The CRO Industry remains undervalued; M&A activity could provide additional upside to shares. Overall market uncertainty has pushed shares of CROs back to depressed levels. The industry now trades at a greater than 25% discount to our fair value estimates, and all the firms we cover in the sector carry our 4-star or 5-star rating. While we think the entire industry is attractively valued, ICON and Charles River trade at the steepest discount to our estimate of their intrinsic value, and these two names represent our best ideas in the space. Both firms stand to benefit from significant industry tail winds, and we think these names will see both earnings and multiple expansion in the coming quarters. ICON's earnings growth is set to accelerate beginning in 2012 as central lab revenue and capacity utilization improve. Demand normalization and capacity reduction should help Charles River return to top-line growth in 2011, and we expect earnings to fall near the top of management's guidance range as revenue is spread over a leaner cost base. We expect ICON and Charles River to yield high-single-digit revenue growth during the next five years as the firms benefit from an industry-wide shift toward drug-development outsourcing.
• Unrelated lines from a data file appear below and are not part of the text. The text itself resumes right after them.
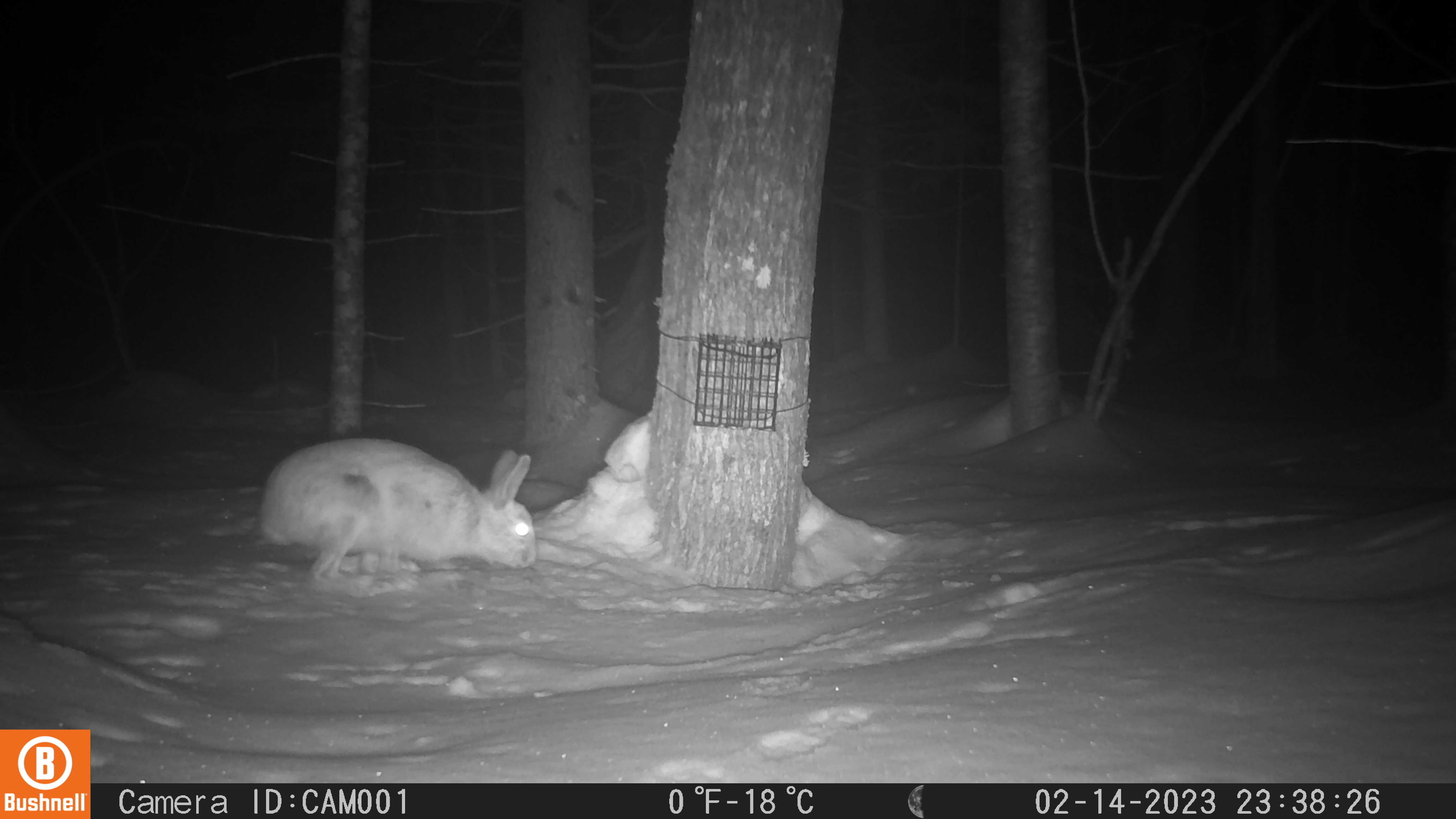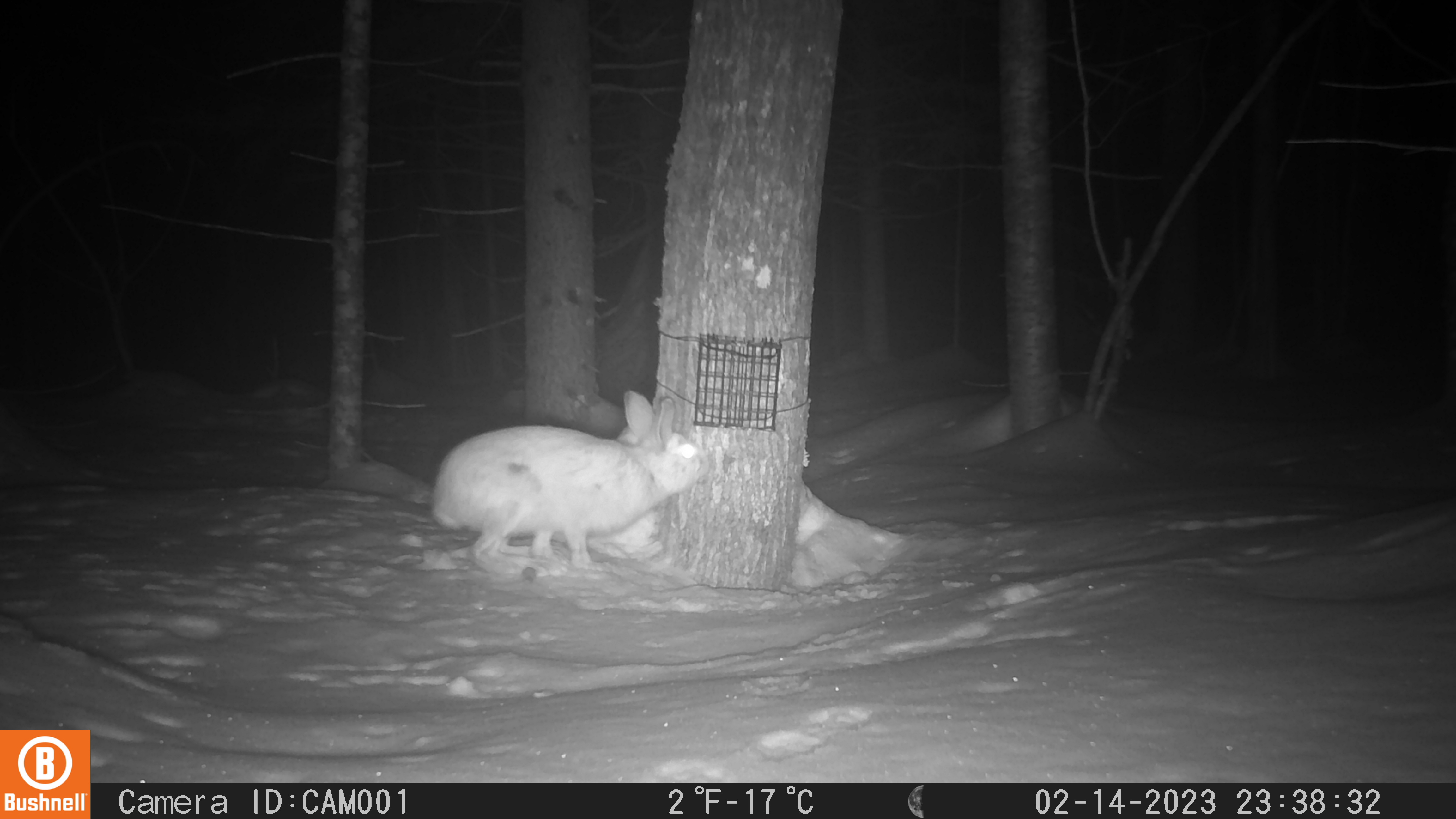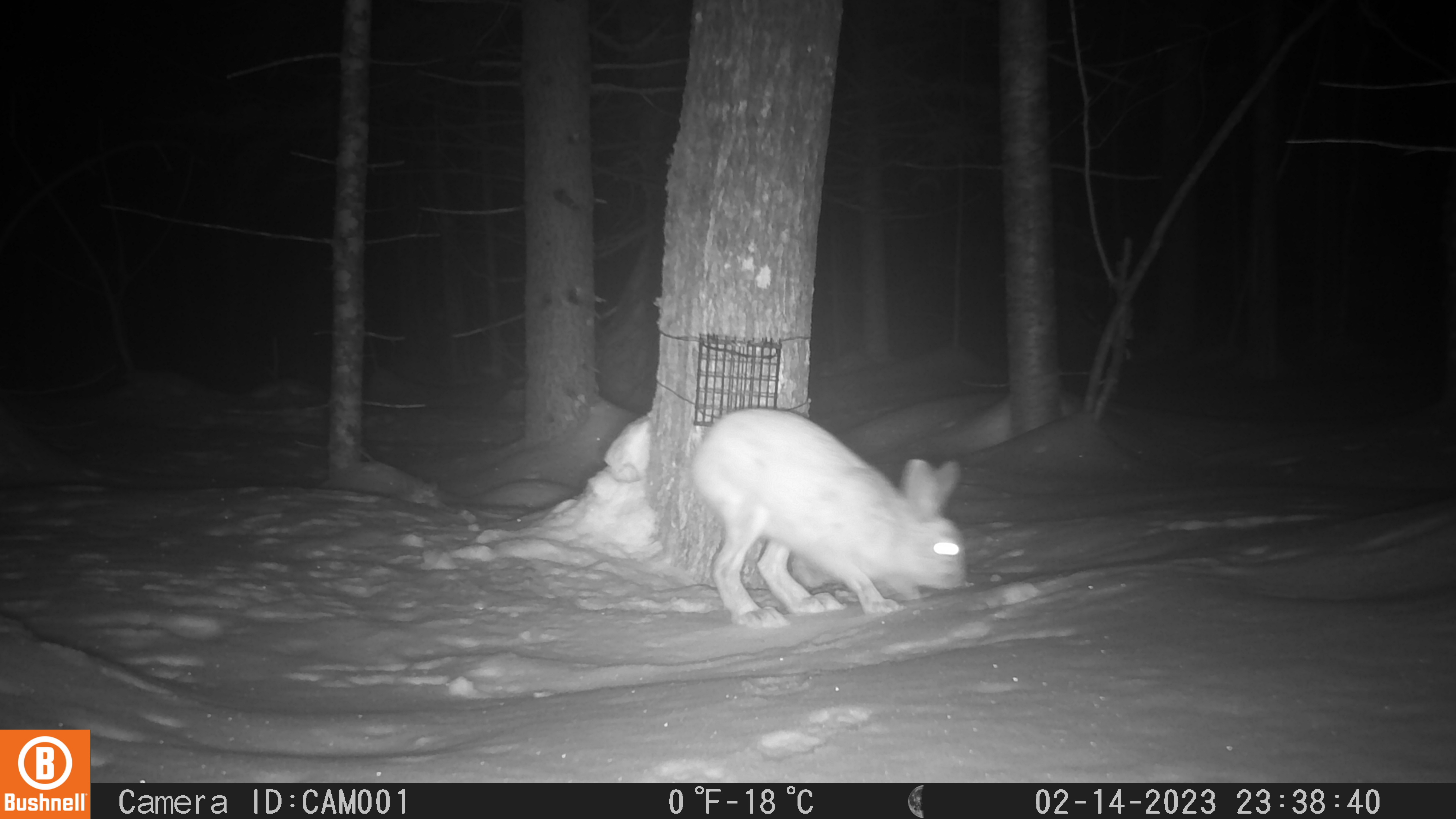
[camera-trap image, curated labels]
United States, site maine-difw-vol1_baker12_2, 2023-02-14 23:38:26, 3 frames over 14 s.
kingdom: Animalia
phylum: Chordata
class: Mammalia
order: Lagomorpha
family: Leporidae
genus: Lepus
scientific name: Lepus americanus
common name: snowshoe hare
Snowshoe hare (Lepus americanus).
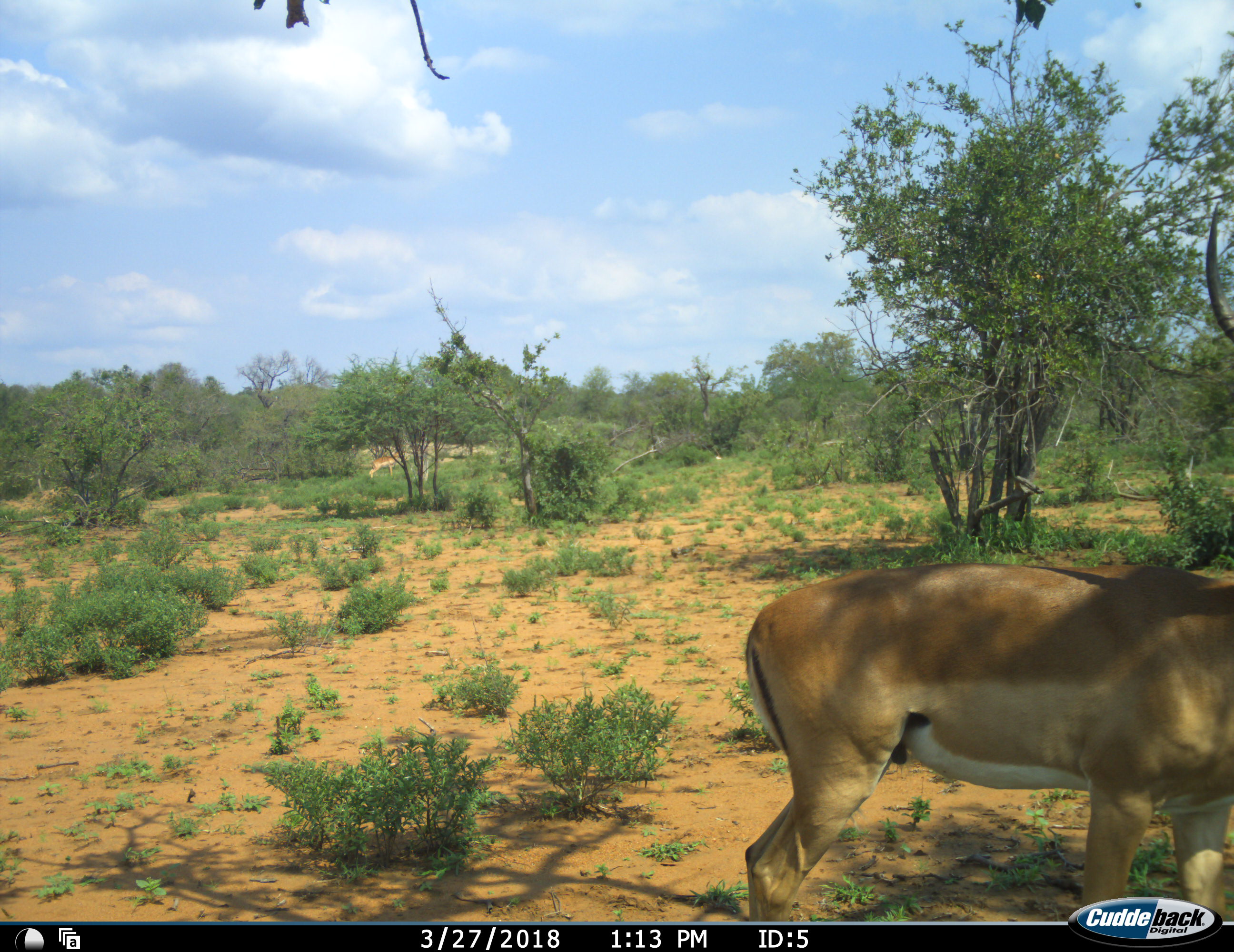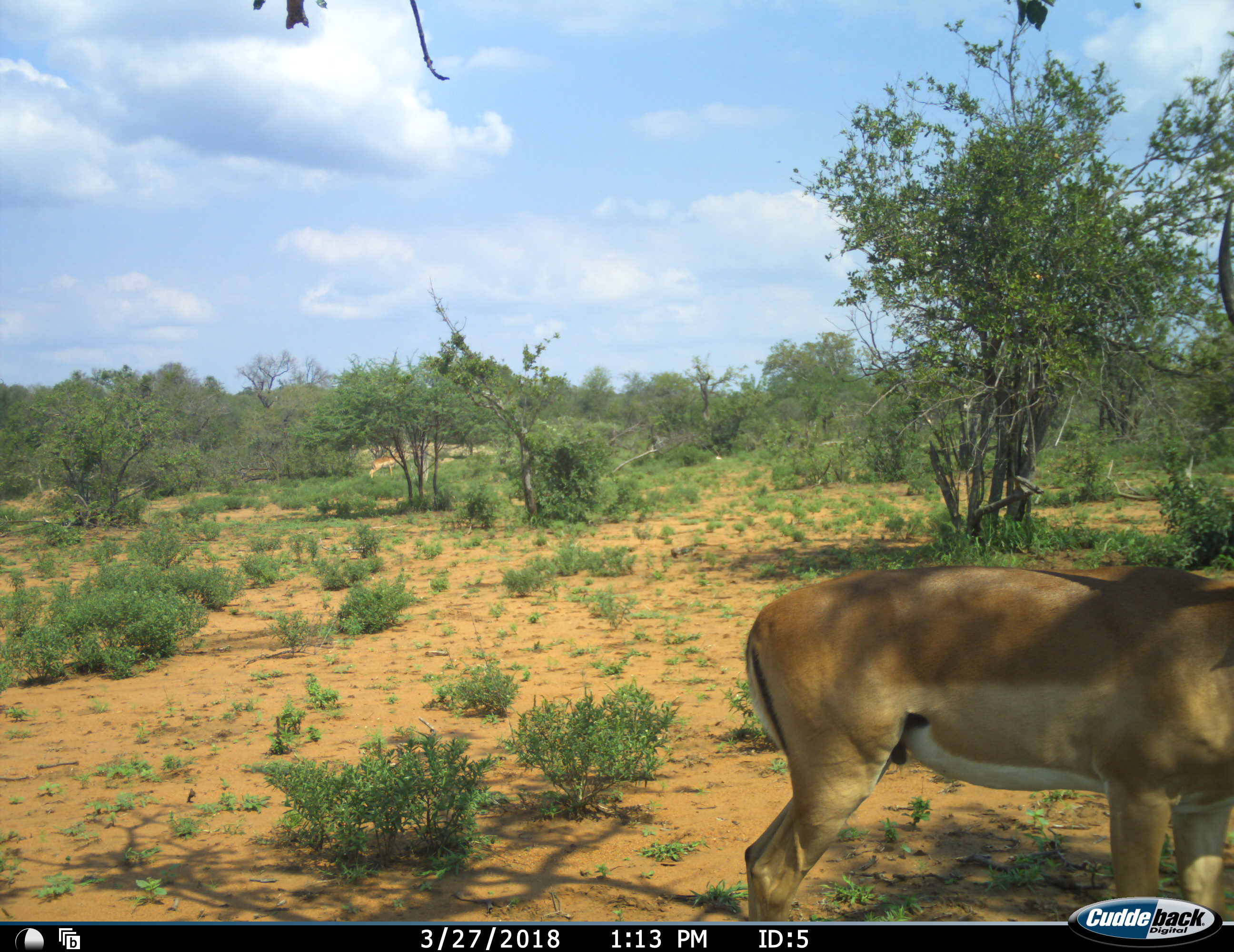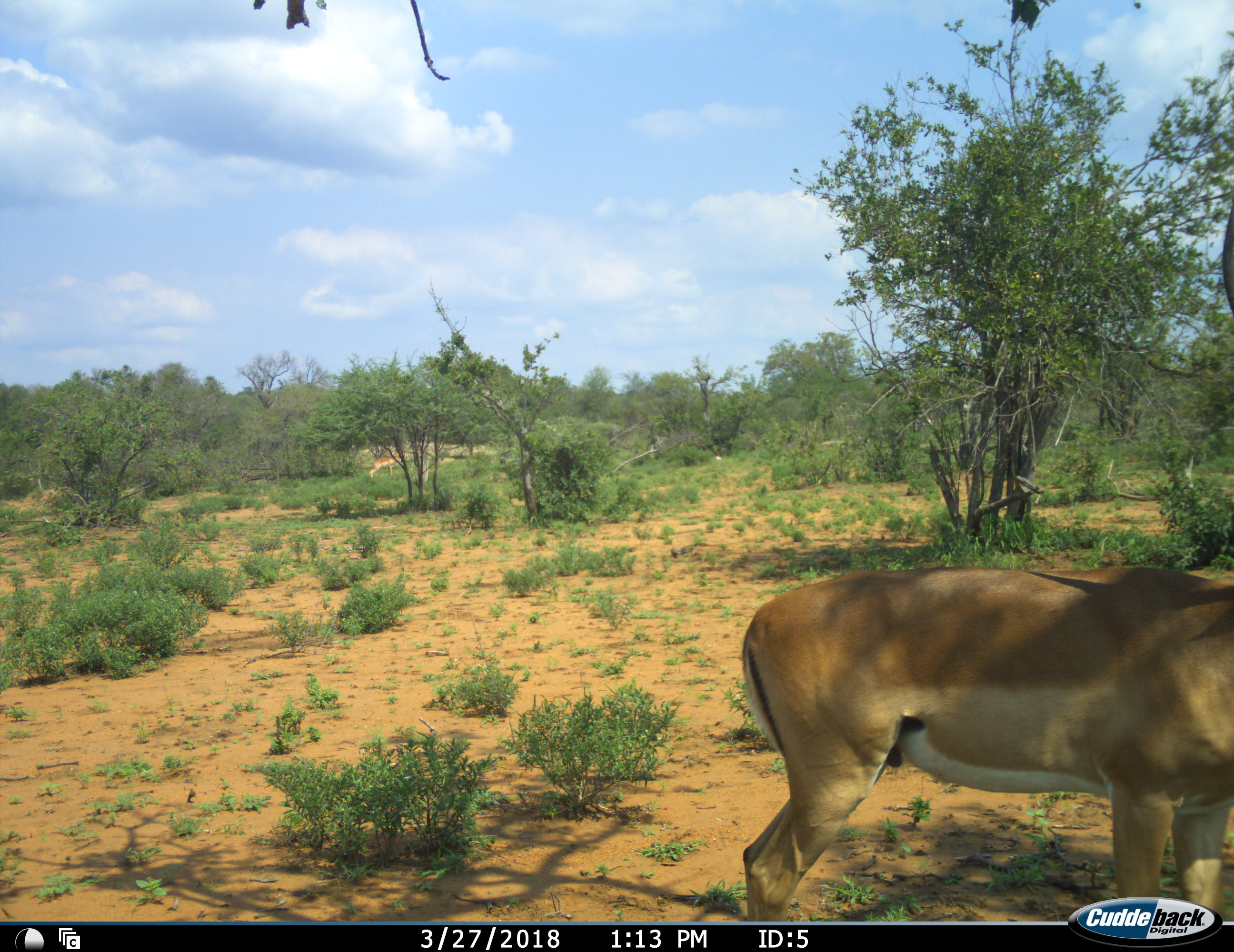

Finally, a recent flurry of acquisition activity in the sector could provide additional upside for CRO investors. PPD's shares have risen sharply on reports that the firm was putting itself up for sale. We think a private equity firm would be the most likely buyer for PPD, and Carlyle Group is reported to be in talks to acquire the firm at a price right around our fair value estimate. Private equity firms have historically demonstrated a strong interest in the sector, which has been out of favor in the market for some time and ripe for restructuring efforts. Industry giant Quintiles was taken private in 2003 by a team consisting of the firm's founder and a private equity group. We think this type of buyout scenario would make the most sense for PPD, given the active role that founder Fred Eshelman retains in the company. As the only CRO to pay a dividend, and with no debt on its balance sheet, PPD is on strong financial footing. We think the firm's clean balance sheet could allow buyers some flexibility with regard to financing options for the firm.